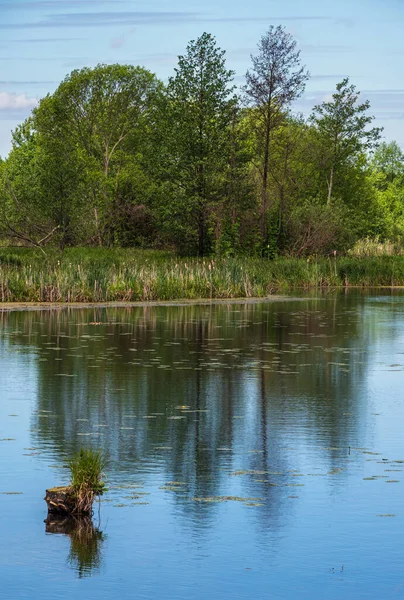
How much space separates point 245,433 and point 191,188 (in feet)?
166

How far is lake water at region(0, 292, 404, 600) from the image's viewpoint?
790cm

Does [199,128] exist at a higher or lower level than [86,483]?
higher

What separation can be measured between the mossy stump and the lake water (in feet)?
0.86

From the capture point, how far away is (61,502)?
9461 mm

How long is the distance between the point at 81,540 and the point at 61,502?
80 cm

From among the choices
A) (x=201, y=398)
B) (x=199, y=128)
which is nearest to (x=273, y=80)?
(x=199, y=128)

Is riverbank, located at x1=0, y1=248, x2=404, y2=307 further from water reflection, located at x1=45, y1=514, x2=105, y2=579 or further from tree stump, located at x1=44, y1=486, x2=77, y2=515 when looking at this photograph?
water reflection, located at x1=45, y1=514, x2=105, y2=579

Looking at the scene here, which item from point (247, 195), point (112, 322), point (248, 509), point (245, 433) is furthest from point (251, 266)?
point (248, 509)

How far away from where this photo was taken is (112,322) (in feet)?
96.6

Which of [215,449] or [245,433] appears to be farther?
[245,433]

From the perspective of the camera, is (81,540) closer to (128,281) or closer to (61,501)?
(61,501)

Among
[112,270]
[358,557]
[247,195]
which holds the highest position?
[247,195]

...

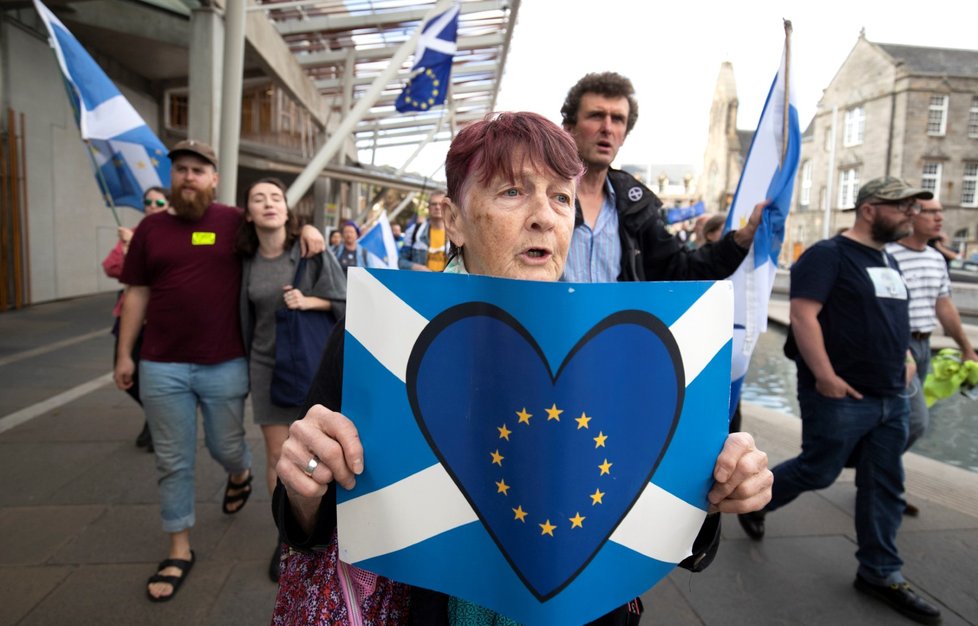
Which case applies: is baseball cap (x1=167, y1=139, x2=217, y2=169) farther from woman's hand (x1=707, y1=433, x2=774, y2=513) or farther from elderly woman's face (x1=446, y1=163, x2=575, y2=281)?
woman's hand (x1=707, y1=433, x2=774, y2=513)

• [What you are asked to do] Count the lines in the data above that contain the word "this", and give only that number.

• [Solution] 2